Make a dashboard, using ActiveData, detailing failures down to the individual test. Here is a super rough initial version, just to give a taste. Click on a test failure. http://activedata.allizom.org/tools/failures2.html
Created attachment 8671573 [details] 2015-10-08 16-06-51.png The revisions are simply in push_date order, the y-axis is the test duration.
I hope you drink coffee. You should go get one. This page is really slow; it will download thousands of errors from the past day. Too many errors in one day, and you will crash your browser.
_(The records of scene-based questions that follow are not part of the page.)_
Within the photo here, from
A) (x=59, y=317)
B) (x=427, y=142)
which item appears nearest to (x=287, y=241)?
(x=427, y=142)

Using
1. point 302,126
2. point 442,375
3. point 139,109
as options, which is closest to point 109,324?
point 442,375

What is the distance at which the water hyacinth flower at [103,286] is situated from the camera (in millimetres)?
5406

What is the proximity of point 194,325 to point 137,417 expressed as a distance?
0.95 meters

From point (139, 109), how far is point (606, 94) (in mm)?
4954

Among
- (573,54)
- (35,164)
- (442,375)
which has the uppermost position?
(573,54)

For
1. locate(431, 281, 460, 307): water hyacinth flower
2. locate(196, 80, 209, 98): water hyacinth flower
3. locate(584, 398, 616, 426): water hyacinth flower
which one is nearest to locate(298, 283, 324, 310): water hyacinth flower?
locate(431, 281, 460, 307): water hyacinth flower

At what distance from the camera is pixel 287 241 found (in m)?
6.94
I had some time to work on this. It is in debug mode so it is faster. The new location will be my people page . The code  is now separate from the ActiveData project. Since it is debug mode, you only a sample of the failures from today are showing right now. If you exclude some categories, and reload, you will get another sample. Due to the size of the `unittest` table, and given the small number of machines we are limited to, we must build a cache for the full error set, or optimize ActiveData to deal with the query.  http://people.mozilla.org/~klahnakoski/testfailures/failures.html  https://github.com/klahnakoski/TestFailures
To make this useful it must point out the most egregious failures (eg fails high percent of the time), or point out recent increases in intermittents. Neither of these is hard to detect, the hard part is sorting the approximately one million combinations, most of which are uninteresting, and making it fast. The million aggregates is too large for memory, or network, so it requires a container to hold them and query them. I believe the solution is a materialized view over the whole, with a script keeping that view up to date. Implementing materialized views is too much work for this objective; but defining the API for materialized views, and faking the implementation for this use case, should be in scope.
Maybe prioritizing all test failures by "interestingness" can be pushed outside the scope of this bug. If we have a simple text search, then we can view any test over time. We can push the problem of highlighting "interesting" to the regression-detection module. Having a store of alerts can be used in this dashboard at a later time.